• _Task statement_
Set down everything from "AK Steel reported" down to "in net income." in the steel earnings passage below, word for word.

___ Source passage

Declining prices in the second quarter squeeze the nation’s largest publicly traded steel companies.

AK Steel
Non-Cash Charge Turns Profitable Quarter into Loss

AK Steel, West Chester, Ohio, reported a net loss of $724.2 million during the company’s second quarter. The second-quarter results include the effects of a non-cash charge of $736.0 million. Excluding the effects of this charge, the company’s adjusted net income for the second quarter was $11.4 million.

AK Steel reported a net loss of $11.8 million during the company’s first quarter. During last year’s second quarter, the steelmaker reported $33.1 million in net income.

Net sales for the second quarter of 2012 totaled $1.54 billion on shipments of 1.4 million tons, compared to sales of $1.79 billion on shipments of 1.5 million tons for the year-ago second quarter. Sales and shipments were both up modestly compared to the first quarter.

______
___ Listed entries

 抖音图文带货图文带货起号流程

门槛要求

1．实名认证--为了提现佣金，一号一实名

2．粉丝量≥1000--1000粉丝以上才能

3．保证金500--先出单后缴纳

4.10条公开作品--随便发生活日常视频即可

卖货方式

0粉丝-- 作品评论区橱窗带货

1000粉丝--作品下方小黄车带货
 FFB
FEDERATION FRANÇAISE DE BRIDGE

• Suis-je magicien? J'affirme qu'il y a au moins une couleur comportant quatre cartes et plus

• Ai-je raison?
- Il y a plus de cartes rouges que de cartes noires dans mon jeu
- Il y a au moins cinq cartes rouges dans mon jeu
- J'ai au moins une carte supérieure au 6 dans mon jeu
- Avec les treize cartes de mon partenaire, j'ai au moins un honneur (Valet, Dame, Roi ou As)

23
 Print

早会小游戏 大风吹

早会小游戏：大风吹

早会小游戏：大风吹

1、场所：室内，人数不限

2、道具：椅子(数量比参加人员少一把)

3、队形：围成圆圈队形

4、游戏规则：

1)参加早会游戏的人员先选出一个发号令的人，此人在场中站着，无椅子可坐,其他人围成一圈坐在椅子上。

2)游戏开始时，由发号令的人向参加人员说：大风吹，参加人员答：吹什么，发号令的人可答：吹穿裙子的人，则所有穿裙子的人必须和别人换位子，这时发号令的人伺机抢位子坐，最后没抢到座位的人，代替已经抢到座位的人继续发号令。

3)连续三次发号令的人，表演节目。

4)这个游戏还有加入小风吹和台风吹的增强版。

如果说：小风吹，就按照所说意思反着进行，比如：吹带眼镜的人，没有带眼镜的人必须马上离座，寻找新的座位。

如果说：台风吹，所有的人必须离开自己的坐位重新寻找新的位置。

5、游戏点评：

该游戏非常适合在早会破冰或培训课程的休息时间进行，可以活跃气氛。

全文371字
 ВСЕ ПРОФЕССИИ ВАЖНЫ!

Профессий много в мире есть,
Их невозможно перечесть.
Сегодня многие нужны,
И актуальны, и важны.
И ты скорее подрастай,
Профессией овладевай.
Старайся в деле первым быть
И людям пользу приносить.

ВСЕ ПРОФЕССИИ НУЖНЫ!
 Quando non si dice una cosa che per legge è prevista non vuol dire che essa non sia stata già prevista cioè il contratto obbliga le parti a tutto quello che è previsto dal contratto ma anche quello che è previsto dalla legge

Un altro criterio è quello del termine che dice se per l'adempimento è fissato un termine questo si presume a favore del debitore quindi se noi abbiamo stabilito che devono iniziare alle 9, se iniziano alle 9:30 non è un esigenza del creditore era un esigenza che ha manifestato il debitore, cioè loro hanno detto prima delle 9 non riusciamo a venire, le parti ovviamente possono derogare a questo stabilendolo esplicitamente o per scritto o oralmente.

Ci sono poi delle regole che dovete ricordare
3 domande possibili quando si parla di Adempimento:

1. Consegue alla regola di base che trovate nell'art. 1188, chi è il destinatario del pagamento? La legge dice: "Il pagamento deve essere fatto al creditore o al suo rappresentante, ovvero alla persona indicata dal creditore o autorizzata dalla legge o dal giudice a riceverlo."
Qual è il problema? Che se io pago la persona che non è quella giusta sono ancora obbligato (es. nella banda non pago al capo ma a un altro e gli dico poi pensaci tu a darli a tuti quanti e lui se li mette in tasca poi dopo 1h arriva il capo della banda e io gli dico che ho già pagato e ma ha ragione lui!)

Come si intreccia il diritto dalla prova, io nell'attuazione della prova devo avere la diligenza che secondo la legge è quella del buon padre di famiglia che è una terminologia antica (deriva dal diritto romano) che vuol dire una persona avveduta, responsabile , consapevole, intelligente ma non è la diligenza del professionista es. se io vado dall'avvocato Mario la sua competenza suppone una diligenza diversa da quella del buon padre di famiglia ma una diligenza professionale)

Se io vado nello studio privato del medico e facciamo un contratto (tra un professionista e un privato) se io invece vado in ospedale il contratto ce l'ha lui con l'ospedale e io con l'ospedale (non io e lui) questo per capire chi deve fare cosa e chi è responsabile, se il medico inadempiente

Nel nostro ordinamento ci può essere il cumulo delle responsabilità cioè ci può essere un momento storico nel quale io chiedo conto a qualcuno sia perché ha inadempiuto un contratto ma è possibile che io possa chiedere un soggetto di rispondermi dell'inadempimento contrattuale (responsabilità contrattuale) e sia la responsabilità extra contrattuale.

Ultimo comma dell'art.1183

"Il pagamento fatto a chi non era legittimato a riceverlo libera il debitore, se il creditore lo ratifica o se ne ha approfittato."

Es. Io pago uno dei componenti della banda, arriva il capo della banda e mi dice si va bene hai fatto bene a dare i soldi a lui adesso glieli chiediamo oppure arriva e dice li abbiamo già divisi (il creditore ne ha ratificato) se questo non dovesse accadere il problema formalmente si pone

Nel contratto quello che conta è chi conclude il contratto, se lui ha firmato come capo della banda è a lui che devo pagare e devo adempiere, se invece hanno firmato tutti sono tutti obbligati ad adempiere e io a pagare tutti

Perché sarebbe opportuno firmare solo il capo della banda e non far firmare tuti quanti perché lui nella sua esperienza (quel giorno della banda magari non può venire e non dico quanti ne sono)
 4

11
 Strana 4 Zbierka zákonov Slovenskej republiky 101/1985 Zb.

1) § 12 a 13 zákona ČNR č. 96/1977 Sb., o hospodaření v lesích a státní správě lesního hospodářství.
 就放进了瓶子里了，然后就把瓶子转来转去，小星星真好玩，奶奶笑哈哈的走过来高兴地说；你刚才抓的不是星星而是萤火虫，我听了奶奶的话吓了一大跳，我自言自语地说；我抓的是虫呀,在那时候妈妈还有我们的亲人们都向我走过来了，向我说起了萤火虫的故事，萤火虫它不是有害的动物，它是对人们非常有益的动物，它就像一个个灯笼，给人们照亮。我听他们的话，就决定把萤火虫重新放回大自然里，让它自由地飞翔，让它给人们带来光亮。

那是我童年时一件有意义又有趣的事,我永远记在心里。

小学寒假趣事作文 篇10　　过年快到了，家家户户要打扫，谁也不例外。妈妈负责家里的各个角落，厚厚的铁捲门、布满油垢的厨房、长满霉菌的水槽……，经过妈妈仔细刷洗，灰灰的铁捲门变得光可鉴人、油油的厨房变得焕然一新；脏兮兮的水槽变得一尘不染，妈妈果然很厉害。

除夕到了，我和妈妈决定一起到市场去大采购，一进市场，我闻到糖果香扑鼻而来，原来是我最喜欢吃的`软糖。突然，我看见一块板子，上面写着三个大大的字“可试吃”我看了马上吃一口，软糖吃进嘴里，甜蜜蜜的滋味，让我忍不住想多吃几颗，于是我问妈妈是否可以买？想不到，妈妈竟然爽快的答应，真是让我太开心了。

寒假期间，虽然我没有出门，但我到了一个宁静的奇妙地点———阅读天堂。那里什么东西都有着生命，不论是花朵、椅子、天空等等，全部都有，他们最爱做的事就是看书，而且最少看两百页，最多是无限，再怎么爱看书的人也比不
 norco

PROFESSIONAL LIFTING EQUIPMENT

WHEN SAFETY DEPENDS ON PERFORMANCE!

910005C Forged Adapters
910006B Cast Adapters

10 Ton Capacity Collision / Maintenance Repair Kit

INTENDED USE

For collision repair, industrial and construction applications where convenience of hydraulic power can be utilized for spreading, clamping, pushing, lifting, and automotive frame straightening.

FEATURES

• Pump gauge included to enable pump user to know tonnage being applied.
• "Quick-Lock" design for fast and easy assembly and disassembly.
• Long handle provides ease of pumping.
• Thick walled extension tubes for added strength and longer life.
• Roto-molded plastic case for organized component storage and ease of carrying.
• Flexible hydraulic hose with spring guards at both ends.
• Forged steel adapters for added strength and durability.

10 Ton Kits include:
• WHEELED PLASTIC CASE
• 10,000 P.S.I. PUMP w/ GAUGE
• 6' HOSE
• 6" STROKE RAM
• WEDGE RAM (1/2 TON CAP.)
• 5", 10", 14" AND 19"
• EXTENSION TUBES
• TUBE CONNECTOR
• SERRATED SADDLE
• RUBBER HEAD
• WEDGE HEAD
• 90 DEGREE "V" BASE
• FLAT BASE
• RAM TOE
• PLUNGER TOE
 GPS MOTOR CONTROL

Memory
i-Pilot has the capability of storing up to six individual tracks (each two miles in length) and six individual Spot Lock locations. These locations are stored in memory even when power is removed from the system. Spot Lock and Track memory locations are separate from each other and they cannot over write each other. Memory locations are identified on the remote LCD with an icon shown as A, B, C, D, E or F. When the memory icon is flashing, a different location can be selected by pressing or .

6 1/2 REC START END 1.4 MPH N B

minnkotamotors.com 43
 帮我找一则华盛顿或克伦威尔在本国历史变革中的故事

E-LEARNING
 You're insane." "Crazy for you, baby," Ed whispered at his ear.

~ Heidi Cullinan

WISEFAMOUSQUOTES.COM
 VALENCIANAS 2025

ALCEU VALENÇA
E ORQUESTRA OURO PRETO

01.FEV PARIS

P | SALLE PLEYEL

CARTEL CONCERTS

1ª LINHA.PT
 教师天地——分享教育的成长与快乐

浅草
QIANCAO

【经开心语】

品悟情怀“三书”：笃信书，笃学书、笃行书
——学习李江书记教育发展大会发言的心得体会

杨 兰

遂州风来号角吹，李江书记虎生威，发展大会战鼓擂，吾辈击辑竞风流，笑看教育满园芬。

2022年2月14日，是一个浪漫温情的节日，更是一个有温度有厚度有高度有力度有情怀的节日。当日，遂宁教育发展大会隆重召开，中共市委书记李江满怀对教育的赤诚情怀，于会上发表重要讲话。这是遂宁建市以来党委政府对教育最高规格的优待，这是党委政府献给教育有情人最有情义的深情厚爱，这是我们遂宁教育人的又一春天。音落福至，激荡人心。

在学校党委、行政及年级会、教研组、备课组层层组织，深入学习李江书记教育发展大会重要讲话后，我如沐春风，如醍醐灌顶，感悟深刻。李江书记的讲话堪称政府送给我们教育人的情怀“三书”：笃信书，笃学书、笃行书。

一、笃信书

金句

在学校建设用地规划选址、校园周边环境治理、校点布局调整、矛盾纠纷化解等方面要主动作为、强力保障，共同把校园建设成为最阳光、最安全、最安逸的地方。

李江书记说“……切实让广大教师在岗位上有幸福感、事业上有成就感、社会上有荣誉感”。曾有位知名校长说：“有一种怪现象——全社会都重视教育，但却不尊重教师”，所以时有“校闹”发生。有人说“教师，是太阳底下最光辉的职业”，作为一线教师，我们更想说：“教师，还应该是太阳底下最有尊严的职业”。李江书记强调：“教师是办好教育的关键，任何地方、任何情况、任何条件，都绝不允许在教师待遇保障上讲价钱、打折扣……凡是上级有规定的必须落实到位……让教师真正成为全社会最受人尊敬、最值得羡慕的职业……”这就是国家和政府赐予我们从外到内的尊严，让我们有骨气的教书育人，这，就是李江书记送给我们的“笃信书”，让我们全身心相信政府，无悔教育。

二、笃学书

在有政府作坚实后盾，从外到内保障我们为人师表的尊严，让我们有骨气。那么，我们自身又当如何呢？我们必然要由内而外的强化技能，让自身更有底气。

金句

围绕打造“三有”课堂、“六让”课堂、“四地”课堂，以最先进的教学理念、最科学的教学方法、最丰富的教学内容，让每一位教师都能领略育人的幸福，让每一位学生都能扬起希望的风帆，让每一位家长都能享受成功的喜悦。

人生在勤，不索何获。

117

______

• _Answer space_
AK Steel reported a net loss of $11.8 million during the company’s first quarter. During last year’s second quarter, the steelmaker reported $33.1 million in net income.